Turbulent thermalization process in heavy-ion collisions at ultrarelativistic energies (1303.5650v2)

Abstract: The non-equilibrium evolution of heavy-ion collisions is studied in the limit of weak coupling at very high energy employing lattice simulations of the classical Yang-Mills equations. Performing the largest classical-statistical simulations to date, we find that the dynamics of the longitudinally expanding plasma becomes independent of the details of the initial conditions. After a transient regime dominated by plasma instabilities and free streaming, the subsequent space-time evolution is governed by a nonthermal fixed point, where the system exhibits the self-similar dynamics characteristic of wave turbulence. This allows us to distinguish between different kinetic scenarios in the classical regime. Within the accuracy of our simulations, the scaling behavior found is consistent with the ``bottom-up" thermalization scenario.

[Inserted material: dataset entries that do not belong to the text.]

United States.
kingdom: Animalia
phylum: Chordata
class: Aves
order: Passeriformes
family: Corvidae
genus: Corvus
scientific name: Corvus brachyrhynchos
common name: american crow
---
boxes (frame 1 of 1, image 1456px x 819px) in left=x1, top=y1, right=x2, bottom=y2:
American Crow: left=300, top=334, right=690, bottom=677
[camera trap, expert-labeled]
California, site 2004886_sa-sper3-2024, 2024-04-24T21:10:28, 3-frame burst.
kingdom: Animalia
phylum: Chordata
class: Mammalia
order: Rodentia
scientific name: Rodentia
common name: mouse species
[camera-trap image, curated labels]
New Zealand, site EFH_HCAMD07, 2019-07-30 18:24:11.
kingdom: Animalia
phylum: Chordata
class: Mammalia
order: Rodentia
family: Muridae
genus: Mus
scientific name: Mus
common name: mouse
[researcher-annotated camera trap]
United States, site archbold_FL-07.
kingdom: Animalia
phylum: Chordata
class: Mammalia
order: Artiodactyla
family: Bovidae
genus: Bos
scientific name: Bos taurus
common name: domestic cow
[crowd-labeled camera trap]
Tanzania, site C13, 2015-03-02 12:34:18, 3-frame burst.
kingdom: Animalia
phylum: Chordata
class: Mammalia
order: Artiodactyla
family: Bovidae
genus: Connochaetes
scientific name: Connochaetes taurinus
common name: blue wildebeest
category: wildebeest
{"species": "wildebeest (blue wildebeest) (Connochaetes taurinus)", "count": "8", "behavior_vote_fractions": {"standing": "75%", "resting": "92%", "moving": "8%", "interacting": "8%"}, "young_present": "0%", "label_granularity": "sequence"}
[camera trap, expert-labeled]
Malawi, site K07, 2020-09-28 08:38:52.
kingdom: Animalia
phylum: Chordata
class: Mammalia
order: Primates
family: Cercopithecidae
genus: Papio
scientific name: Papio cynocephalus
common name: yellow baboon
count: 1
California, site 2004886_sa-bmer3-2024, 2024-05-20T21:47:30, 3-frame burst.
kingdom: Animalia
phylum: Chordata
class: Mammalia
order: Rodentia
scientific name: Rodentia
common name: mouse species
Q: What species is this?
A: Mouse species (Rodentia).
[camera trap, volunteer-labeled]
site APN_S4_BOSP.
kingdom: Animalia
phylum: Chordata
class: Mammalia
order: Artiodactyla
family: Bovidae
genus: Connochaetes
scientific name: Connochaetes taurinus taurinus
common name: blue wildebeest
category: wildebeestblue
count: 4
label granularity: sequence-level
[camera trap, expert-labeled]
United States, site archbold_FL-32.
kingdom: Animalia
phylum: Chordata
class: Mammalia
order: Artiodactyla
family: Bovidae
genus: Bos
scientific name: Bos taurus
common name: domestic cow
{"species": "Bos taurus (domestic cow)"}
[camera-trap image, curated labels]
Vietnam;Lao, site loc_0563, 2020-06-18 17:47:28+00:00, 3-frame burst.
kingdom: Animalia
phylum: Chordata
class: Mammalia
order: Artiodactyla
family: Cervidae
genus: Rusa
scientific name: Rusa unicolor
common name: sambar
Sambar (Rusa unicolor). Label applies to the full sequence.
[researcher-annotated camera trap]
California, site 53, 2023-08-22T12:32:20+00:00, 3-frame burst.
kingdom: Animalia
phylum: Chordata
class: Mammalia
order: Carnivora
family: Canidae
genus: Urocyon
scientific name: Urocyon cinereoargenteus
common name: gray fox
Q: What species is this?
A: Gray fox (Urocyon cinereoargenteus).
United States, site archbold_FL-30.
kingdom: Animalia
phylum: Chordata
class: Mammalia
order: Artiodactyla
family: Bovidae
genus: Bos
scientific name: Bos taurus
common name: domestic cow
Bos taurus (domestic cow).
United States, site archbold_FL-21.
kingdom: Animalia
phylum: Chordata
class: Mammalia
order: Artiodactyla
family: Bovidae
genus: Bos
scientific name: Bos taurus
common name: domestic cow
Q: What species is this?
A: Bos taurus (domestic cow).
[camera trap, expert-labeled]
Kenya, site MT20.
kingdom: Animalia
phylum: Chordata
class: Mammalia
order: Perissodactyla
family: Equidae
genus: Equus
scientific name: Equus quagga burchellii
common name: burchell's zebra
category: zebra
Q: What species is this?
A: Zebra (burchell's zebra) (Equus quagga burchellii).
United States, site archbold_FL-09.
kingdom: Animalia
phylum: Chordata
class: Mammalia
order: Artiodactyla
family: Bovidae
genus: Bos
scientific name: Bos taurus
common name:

Turbulent Thermalization Process in Heavy-Ion Collisions at Ultrarelativistic Energies

The paper of the non-equilibrium dynamics of quark-gluon plasma and its pathway to thermalization presents a persistent challenge in the field of quantum chromodynamics (QCD). The interplay of varied energy scales coupled with the complexities introduced by the non-Abelian nature of the gauge interactions underpins this unresolved problem. The paper under discussion investigates these dynamics by deploying lattice simulations of the classical Yang-Mills equations, focusing on the weak coupling limit at ultrarelativistic energies. The research employs and extends classical-statistical methods and tests for emergence of turbulent behavior and subsequent thermalization in scenarios characteristic of heavy-ion collisions.

The paper conducts the largest ever classical-statistical simulations to date in this domain, revealing that the plasma dynamics becomes independent of initial conditions after a transient period. This transient phase initially experiences dominance by plasma instabilities and free streaming, thereby leading to a regime exhibiting self-similar dynamics indicative of wave turbulence. The research aligns these observations with the nonthermal fixed point hypotheses and self-similarity paradigms explored in wave turbulence theories. Moreover, the paper demonstrates consistency within the scaling behavior of the system and the "bottom-up" thermalization scenario previously proposed by Baier, Mueller, Schiff, and Son (BMSS).

Numerical Methodology and Results

The extensive numerical simulations focus on a longitudinally expanding non-Abelian plasma, framed by the Yang-Mills problem formulated for the SU(2) gauge group in three spatial dimensions plus one time dimension. Key observables, such as the transverse $\Lambda_T$ and longitudinal $\Lambda_L$ hard momentum scales alongside pressure anisotropies, are meticulously analyzed. The simulations show that while initial transient dynamics are susceptible to plasma instabilities, late-time behaviors tend to exhibit universal scaling independent of initial settings — a transformation to a self-similar attractor state is observed. The analysis of pertinent metrics supports the turbulent nature of the evolving plasma, identifying a decrease in longitudinal momentum scaling contrary to the free streaming hypothesis.

The paper extensively reevaluates kinetic theories in the context of the observed results and discovers convergence towards the bottom-up scenario, implying an elastic scattering dominated dynamics in the initial stages. This prevailing scenario suggests that small-angle elastic scatterings among high-occupancy quasi-particle excitations accurately define the transition from the classical regime towards later stages, where more complex interactions could contribute significantly.

Theoretical Implications and Future Directions

The implications of these findings are substantial both theoretically and within the scope of high-energy experimental physics. The identification of a turbulent attractor expands the theoretical framework regarding the universality of turbulent scaling laws and self-similarity in high-energy QCD systems, akin to the wave turbulence observed in scalar field theories and cold atomic systems. From a more practical standpoint, understanding these dynamics can potentiate enhanced interpretative clarity over experimental observations made in large collider environments like the LHC and RHIC.

Future research directions might include a closer examination of the weak to strong coupling transition, beyond the reach of this classical-statistical approach, and further scrutiny into radiative interactions at quantum scales. The potential existence of a postulated secondary turbulent regime driven by $2 \leftrightarrow 3$ scattering processes deserves exploration, especially in the quantum domain beyond classical exclusions. These guideposts speak to the continued validity and necessity for expansive simulations and potentially hybrid methods integrating quantum statistical approaches with quasi-particle kinetic theory.

In conclusion, the paper is a pivotal advancement in delineating the dynamical evolution pathways within QCD-regulated environments, providing a richer understanding of the complex phenomenology underlying heavy-ion collisions, and contributing to the intricate mosaic of plasma thermalization theories in ultrarelativistic collisions.